→ **Recorded data**
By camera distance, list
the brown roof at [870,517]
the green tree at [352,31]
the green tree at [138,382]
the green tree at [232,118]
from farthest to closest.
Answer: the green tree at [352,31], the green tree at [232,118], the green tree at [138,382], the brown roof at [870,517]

→ **Challenge**
Rewrite the material above with "farthest" changed to "most distant" and everything else unchanged.

→ **The output**
By camera distance, list
the brown roof at [870,517]
the green tree at [352,31]
the green tree at [138,382]
the green tree at [232,118]
from most distant to closest.
Answer: the green tree at [352,31], the green tree at [232,118], the green tree at [138,382], the brown roof at [870,517]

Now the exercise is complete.